- WORK ORDER -
Where the material below has a line containing "site 4719, 2015-07-13 15:03:18.000.", start repeating exactly, and keep going through the line containing "common name: rodent", with no other lines.

- MATERIAL FOR THIS EXERCISE -
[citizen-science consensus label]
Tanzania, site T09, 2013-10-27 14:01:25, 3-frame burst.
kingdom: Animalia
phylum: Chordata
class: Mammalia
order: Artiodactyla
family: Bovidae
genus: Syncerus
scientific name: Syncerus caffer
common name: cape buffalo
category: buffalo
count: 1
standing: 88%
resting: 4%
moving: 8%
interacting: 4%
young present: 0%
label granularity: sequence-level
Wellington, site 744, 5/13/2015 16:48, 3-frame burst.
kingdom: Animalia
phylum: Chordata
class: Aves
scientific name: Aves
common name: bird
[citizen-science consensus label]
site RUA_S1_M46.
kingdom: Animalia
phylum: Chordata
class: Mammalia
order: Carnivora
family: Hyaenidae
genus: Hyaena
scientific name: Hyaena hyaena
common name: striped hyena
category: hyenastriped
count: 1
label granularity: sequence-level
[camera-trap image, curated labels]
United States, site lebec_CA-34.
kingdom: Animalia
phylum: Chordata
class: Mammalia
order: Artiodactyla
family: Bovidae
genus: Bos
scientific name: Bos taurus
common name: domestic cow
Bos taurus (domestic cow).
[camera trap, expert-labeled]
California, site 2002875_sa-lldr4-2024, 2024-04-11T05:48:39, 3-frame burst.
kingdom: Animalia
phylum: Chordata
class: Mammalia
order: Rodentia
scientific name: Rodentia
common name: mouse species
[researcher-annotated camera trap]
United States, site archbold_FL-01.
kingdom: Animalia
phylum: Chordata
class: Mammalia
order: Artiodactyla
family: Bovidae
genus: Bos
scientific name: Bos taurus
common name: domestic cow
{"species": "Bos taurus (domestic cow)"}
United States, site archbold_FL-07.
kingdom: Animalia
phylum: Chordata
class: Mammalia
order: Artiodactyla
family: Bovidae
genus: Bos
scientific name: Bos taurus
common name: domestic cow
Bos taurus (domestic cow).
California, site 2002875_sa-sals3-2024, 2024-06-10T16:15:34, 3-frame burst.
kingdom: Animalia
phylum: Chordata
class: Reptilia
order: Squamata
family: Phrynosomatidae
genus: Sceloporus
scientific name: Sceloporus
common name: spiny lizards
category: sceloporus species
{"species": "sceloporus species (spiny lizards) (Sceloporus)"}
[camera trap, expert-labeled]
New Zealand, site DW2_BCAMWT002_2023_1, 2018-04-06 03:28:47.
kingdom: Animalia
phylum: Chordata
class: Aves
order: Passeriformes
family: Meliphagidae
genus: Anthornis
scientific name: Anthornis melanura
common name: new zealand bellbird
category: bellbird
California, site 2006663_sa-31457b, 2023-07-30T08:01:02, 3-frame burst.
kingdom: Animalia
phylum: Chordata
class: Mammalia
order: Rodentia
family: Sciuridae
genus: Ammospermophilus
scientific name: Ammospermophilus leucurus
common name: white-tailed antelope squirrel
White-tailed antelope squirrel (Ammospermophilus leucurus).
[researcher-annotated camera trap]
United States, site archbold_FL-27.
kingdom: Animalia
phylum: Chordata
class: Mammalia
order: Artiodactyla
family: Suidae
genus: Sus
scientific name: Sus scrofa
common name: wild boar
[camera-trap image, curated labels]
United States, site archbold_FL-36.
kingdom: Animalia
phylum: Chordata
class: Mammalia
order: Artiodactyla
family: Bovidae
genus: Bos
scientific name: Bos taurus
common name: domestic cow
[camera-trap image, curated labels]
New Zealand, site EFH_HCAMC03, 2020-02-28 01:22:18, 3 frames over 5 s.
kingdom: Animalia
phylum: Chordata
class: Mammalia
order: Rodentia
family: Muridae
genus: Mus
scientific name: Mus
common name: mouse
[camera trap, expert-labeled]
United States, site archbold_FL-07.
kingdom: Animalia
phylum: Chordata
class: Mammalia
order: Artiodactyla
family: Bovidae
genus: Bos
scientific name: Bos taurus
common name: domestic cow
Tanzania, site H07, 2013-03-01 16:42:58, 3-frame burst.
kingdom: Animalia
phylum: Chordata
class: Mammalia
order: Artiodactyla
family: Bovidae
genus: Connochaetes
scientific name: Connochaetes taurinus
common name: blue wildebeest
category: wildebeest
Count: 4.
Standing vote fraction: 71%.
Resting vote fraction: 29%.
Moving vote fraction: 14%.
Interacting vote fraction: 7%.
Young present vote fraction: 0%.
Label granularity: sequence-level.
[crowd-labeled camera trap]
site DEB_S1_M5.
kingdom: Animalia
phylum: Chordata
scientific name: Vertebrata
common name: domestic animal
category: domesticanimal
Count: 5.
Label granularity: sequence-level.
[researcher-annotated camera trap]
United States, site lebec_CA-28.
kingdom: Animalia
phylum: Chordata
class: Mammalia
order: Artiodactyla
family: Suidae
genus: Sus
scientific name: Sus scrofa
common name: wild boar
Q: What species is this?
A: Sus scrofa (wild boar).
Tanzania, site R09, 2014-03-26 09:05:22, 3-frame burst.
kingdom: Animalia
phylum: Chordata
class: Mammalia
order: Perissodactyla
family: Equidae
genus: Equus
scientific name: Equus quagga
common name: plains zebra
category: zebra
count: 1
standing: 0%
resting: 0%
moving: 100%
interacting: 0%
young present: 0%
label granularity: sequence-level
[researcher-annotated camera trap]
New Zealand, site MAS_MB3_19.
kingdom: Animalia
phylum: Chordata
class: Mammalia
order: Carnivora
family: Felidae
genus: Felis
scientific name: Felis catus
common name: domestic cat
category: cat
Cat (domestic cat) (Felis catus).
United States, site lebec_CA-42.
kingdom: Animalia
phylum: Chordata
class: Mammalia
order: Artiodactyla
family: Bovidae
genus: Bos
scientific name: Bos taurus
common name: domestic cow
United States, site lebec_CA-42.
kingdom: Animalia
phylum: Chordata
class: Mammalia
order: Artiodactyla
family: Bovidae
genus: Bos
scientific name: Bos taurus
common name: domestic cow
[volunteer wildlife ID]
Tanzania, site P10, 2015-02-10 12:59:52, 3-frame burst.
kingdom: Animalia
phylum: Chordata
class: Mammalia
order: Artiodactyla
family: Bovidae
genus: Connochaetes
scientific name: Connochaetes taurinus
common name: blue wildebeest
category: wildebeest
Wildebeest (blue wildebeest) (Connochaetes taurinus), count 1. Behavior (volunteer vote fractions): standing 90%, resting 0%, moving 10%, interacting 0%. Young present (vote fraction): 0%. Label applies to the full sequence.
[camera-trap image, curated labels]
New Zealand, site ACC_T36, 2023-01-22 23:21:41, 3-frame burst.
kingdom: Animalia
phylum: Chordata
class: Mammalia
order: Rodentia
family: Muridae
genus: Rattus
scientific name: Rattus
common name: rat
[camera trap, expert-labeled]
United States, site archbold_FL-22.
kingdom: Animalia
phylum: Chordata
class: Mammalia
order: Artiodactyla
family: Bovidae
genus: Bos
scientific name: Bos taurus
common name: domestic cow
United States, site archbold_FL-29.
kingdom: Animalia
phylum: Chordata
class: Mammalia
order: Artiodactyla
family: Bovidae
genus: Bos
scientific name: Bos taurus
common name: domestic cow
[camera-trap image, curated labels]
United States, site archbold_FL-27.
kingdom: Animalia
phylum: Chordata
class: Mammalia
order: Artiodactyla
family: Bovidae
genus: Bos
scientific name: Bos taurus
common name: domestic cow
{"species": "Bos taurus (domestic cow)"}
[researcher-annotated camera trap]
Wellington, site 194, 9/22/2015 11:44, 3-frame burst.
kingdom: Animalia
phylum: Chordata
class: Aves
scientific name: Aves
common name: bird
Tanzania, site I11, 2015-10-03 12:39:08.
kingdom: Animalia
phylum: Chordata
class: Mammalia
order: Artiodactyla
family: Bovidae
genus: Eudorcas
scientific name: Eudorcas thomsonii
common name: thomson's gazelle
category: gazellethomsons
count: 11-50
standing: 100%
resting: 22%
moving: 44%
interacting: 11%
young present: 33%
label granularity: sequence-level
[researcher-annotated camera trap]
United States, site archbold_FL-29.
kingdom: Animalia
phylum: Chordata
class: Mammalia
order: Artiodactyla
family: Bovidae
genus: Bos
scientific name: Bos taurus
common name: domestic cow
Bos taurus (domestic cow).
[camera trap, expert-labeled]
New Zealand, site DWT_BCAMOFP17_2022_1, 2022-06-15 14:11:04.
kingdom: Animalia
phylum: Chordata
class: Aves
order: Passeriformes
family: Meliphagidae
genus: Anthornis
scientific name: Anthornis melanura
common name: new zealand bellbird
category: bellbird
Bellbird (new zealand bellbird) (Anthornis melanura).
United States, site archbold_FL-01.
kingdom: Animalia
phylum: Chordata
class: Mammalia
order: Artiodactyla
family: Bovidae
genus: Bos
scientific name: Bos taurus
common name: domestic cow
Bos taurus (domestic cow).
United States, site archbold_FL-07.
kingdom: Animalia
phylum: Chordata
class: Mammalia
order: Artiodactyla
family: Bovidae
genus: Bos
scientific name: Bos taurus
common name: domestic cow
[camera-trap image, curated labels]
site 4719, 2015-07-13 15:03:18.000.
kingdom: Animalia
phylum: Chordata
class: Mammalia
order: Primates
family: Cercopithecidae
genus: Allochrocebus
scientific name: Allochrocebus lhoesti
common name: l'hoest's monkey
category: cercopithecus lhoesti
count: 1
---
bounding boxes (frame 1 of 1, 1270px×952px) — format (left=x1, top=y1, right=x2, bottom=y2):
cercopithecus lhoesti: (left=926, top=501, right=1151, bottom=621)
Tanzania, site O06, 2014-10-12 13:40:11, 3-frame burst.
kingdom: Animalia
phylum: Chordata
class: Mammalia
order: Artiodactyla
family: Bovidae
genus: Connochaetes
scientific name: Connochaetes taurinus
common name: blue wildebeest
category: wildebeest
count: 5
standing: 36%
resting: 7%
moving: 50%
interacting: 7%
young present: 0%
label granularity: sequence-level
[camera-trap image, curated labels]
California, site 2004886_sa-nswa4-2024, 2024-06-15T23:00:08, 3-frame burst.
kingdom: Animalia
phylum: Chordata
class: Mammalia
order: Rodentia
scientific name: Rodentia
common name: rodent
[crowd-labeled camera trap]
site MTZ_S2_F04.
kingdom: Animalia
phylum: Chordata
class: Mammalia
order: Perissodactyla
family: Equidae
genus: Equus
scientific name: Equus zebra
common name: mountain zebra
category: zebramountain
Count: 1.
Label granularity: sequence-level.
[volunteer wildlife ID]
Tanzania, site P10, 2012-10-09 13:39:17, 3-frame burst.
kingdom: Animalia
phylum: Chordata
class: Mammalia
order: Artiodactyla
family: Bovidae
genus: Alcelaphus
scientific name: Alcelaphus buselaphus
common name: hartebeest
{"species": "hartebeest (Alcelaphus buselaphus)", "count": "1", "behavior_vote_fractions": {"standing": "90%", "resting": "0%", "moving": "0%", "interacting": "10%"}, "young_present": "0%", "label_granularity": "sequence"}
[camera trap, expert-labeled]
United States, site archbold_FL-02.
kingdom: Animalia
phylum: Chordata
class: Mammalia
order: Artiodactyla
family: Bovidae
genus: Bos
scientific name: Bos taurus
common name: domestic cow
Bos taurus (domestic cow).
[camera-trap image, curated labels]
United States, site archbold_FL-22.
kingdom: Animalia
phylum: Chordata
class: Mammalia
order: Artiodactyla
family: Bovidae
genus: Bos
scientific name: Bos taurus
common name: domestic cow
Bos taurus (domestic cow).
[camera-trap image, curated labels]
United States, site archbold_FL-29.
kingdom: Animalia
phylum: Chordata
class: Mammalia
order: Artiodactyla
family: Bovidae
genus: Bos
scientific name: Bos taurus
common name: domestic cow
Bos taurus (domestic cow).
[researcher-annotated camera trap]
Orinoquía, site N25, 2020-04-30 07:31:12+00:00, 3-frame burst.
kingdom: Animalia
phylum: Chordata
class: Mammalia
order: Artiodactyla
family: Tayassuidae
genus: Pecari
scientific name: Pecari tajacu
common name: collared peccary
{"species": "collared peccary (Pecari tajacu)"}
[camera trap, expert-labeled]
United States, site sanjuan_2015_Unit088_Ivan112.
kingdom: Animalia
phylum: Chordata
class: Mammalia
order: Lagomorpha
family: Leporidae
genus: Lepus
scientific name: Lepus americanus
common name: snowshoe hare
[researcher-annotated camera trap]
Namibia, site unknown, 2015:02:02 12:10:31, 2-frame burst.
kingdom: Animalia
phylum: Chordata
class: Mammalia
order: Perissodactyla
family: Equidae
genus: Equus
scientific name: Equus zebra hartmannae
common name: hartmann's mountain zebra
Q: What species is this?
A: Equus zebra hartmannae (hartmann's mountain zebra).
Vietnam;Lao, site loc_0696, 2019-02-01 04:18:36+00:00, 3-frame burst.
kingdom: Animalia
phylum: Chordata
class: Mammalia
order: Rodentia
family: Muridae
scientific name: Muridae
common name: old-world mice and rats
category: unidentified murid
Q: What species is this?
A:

- EXERCISE ANSWER -
site 4719, 2015-07-13 15:03:18.000.
kingdom: Animalia
phylum: Chordata
class: Mammalia
order: Primates
family: Cercopithecidae
genus: Allochrocebus
scientific name: Allochrocebus lhoesti
common name: l'hoest's monkey
category: cercopithecus lhoesti
count: 1
---
bounding boxes (frame 1 of 1, 1270px×952px) — format (left=x1, top=y1, right=x2, bottom=y2):
cercopithecus lhoesti: (left=926, top=501, right=1151, bottom=621)
Tanzania, site O06, 2014-10-12 13:40:11, 3-frame burst.
kingdom: Animalia
phylum: Chordata
class: Mammalia
order: Artiodactyla
family: Bovidae
genus: Connochaetes
scientific name: Connochaetes taurinus
common name: blue wildebeest
category: wildebeest
count: 5
standing: 36%
resting: 7%
moving: 50%
interacting: 7%
young present: 0%
label granularity: sequence-level
[camera-trap image, curated labels]
California, site 2004886_sa-nswa4-2024, 2024-06-15T23:00:08, 3-frame burst.
kingdom: Animalia
phylum: Chordata
class: Mammalia
order: Rodentia
scientific name: Rodentia
common name: rodent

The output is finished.